T RANSPORT IN CRACKS

As shown by the cyclic degradation process [MEH-94] also transport through cracks needs to be investigated.

Recently, the previously mentioned migration test (§2.2.2.2) was also applied on cracked concrete samples [DJE-06]. Different concretes with traversing cracks, with crack widths ranging from 30 to 400 µm, are tested. The results of the steady state migration tests showed an increase of the diffusion coefficient with increasing crack width, with a limit for crack widths of 80 µm or more. Nevertheless, it can be questioned whether a global diffusion coefficient for the transport through cracks is a proper approach. Moreover it is questioned, if forced migration tests can be considered as adequate tests to investigate salt ion transport though cracks.

In the past the effect of cracks on the generation and development of corrosion in reinforced concrete has been analysed.
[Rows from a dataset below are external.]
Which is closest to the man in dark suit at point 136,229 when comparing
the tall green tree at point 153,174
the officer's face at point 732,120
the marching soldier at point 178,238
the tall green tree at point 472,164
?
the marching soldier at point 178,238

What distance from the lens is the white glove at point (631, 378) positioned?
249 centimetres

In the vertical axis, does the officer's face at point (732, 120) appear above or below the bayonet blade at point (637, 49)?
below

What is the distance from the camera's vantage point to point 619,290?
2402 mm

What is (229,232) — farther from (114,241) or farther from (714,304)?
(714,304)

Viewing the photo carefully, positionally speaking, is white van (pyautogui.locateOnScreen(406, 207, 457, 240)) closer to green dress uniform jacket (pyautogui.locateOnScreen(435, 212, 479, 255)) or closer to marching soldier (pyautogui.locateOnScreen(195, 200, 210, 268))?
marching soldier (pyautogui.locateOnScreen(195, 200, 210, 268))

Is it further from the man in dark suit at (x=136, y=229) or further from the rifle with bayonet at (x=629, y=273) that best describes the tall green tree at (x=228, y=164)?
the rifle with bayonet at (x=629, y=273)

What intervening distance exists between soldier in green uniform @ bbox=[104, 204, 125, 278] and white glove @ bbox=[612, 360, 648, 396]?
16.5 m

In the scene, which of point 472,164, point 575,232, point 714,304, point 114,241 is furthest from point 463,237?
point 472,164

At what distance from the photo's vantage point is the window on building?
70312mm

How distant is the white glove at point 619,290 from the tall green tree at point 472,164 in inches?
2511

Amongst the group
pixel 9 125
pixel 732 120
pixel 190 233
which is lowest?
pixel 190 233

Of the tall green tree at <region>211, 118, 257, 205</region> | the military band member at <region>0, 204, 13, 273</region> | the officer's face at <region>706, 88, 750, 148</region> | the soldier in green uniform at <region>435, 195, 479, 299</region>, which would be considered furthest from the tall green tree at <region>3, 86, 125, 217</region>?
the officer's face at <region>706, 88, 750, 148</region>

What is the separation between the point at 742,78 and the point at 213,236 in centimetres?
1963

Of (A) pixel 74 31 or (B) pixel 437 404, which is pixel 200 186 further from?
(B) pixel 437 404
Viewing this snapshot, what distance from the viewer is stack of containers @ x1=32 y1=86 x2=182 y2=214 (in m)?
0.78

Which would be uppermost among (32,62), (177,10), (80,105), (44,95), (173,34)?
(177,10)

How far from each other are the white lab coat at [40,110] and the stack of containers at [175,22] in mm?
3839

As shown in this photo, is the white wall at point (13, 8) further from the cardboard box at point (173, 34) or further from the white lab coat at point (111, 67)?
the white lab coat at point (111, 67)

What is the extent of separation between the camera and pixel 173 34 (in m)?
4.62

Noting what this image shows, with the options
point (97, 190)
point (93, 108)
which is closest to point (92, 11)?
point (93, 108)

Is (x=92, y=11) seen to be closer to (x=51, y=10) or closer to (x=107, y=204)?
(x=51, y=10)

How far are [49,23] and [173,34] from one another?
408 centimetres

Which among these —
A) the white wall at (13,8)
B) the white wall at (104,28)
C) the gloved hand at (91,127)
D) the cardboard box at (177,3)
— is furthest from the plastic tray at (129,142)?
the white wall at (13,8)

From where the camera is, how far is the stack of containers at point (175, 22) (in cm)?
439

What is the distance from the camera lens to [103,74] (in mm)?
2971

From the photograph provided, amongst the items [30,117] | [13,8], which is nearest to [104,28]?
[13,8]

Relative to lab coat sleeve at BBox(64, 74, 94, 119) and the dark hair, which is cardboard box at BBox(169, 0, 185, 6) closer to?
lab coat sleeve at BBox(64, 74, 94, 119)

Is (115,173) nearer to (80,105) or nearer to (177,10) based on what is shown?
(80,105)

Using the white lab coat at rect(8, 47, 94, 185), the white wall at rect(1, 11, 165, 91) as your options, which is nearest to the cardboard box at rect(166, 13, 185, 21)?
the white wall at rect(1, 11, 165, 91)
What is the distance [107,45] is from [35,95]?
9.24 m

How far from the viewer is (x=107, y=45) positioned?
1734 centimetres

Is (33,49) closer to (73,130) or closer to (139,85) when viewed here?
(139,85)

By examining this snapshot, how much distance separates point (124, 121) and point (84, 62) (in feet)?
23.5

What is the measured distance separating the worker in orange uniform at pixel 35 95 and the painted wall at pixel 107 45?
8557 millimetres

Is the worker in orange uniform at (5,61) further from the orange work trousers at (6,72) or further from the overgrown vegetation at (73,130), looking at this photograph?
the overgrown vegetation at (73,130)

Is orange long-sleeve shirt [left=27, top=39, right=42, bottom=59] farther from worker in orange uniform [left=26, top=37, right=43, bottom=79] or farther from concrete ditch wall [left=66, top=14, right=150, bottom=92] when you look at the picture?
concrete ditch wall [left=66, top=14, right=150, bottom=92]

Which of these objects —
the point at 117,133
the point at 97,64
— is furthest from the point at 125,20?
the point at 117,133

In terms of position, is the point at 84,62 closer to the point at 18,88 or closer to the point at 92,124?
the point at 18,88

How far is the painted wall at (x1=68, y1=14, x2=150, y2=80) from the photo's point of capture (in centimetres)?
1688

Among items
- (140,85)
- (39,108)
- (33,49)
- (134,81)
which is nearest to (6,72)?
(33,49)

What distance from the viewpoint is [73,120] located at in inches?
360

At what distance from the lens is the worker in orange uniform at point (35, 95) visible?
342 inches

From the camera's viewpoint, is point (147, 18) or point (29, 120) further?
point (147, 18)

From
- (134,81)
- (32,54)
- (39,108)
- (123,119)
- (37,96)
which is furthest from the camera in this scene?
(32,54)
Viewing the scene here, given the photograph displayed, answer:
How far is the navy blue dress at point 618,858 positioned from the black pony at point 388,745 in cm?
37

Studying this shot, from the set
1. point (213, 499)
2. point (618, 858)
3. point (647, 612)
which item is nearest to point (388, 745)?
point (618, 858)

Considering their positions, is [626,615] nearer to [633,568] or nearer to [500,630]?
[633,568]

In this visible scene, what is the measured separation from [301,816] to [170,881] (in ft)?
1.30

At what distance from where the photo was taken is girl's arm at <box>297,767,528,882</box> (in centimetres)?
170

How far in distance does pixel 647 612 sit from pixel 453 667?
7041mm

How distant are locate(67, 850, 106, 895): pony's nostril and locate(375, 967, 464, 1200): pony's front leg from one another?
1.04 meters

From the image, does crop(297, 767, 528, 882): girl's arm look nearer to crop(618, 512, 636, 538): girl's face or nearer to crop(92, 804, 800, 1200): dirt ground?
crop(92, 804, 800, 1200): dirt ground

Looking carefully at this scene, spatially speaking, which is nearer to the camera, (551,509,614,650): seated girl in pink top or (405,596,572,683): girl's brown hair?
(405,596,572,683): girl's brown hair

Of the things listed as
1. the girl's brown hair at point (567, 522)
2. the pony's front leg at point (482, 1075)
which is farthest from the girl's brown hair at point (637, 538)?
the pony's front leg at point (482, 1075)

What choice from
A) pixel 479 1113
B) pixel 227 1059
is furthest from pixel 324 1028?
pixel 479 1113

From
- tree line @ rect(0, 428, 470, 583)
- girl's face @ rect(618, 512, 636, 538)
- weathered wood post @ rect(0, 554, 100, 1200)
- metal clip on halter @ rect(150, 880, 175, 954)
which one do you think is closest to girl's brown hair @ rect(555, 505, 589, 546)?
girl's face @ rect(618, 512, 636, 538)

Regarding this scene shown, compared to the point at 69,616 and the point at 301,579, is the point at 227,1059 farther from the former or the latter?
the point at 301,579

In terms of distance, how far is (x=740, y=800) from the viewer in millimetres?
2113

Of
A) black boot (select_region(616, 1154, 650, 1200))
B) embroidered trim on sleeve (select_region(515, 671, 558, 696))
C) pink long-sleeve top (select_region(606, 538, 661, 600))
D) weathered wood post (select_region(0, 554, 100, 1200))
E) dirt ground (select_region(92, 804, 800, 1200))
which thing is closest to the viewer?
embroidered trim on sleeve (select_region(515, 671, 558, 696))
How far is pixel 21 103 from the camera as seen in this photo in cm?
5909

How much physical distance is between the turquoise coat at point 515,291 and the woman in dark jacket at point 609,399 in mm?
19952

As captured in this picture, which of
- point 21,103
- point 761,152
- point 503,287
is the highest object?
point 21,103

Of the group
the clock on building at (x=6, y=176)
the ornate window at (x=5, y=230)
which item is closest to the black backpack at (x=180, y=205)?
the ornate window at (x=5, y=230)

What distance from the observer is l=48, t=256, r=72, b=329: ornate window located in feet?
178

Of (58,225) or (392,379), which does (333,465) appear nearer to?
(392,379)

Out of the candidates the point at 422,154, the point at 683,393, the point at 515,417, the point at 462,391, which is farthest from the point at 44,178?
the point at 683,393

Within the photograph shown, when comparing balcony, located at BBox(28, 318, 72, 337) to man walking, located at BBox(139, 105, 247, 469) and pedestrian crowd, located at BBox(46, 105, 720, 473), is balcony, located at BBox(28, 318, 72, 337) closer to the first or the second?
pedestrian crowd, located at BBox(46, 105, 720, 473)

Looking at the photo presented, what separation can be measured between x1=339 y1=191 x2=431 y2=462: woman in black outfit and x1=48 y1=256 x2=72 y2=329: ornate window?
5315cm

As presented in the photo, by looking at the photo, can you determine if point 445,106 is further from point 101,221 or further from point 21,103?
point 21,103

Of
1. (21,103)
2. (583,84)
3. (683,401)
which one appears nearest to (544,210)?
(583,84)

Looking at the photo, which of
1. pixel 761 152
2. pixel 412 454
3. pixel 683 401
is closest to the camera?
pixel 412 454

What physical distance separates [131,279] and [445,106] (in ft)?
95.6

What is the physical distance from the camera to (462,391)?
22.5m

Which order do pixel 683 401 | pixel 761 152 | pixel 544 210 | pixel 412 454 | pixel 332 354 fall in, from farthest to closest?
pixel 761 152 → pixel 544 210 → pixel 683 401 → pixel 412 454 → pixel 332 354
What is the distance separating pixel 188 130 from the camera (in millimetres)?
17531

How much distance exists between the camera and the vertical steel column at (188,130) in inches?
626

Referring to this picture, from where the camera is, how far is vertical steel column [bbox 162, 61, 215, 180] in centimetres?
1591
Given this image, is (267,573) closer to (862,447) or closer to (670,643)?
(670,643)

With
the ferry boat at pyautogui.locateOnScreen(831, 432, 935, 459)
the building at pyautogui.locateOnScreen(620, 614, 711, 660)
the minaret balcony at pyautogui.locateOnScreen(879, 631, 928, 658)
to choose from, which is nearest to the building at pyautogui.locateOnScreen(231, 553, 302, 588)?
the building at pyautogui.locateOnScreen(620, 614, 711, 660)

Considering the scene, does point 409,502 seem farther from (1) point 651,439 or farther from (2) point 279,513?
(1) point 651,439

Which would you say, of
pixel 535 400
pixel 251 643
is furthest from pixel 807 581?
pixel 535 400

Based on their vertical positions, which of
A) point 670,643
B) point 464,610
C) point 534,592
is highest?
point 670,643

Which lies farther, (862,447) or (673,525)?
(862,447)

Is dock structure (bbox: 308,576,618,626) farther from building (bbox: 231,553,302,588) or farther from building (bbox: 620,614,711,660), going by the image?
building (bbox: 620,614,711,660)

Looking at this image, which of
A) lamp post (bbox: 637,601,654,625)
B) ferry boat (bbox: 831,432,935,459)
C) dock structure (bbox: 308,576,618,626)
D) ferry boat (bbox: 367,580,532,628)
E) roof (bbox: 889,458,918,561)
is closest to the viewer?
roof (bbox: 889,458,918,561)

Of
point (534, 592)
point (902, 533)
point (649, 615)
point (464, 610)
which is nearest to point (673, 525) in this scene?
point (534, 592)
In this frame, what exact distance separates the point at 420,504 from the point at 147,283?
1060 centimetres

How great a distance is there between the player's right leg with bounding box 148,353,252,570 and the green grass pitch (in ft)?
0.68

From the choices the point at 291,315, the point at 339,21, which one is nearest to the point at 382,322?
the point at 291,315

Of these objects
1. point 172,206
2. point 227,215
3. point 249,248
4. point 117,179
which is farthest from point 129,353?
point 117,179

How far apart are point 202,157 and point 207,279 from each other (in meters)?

Some state that not the crack width, but the total area covered by cracks next to the surface of the steel bar plays an important role for corrosion to occur [MET-82]. Others show that cracks in concrete may cause localized chloride ingress and the initiation of rebar corrosion [SAG-98], because these

cracks may open a direct path to the rebar. Further it is reported [FRA-99] that crack widths of less than 0.5 mm affect the development of corrosion, but that this width has not a significant influence at later stages in the corrosion process. Other factors such as environment, quality and thickness of the cover seem more important according to their results. Montes [MON-04] showed, using linear polarization resistance measurements on high performance concrete subjected to a simulated marine environment, that crack conditions (0.25 and 0.5 mm) strongly affect the corrosion process.

Win [WIN-04] investigated the penetration profile of chloride in cracked reinforced concrete and the effect on corrosion. He emphasized the fast transport of chloride ions by water or moisture movement into dry material. In order to investigate this phenomena he performed uptake experiments. Single-cracks and multi-cracks were introduced by using respectively a three-point and a four-point bending test. The initiated crack widths were ranging from 0.1 to 0.5 mm. The liquid uptake fastly reached the top of the sample in all tested samples, except for mixes with low w/c of 0.25. Besides to the capillary suction within the crack, a secondary flow perpendicular to the crack took place (Fig.

2.13). Additionally, a flow along the steel bar was present, because this zone was more porous due to bleeding. The penetration depth around the crack was similar to the penetration depth from the exposed surface, only a slight increase was noticed. This is possible due to the microcracks along the crack surface resulting in a local increased permeability. Although it could be concluded that the quality of concrete has a high influence on the penetration process, also increase in w/c, higher NaCl solutions concentrations and wider cracks led to deeper penetration. Concerning the crack widths however, they all showed more or less the same result, except the crack with a width of 0.5 mm showed a relatively higher penetration. Finally, it was observed that despite the high concentrations of chlorides, no corrosion was observed. Probably this might be due to an insufficient oxygen supply.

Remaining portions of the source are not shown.